This takes place during the baby shower sequence. It's something I've been kicking around in my head. I know I want to do another spin-off mystery at some point, so playing around with the idea.




Trey and Paige

            He’d been to Rosewood a handful of times at this point, but Trey always forgot where the first floor bathroom was. It was tucked in a hard-to-spot corner, in an alcove between the guest dining room and the entrance to the staff quarters where Ben’s sister-in-law lived with her family.

            After he’d dealt with the problem his three beers had created, he paused in the hallway, scratching absently at his hair. Except for a single bowl of salsa, the guys in the game room hadn’t been fed. Well, that wasn’t true, but the main buffet was set up in the great room, where all the present-opening, baby-oohing-and-awing was going on.

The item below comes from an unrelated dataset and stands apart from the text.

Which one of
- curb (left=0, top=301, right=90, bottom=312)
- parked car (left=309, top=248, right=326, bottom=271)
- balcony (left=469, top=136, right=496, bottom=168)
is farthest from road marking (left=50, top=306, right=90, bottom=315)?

            Not anything he wanted to get tangled up with.

            He ducked left and went into the kitchen, not expecting to find anyone there. Instead, there were two girls at the long kitchen table, arranging cake slices on paper plates. One was Jordan Walker’s wife, Ellie: lots of dark hair, big boobs, pretty dress and heels. Trey had always thought she seemed too sweet, too genuine, to be real. The other one…she belonged on top of a cake, one served at an eight-year-old’s birthday.

            Paige Montgomery was subdued – for her – today, in ruffled black dress and knee-high boots. Her long white-blonde hair was pink down one side, and arranged in loose curls down her back. Her earrings were silver hoops with Jolly Rogers dangling at the centers.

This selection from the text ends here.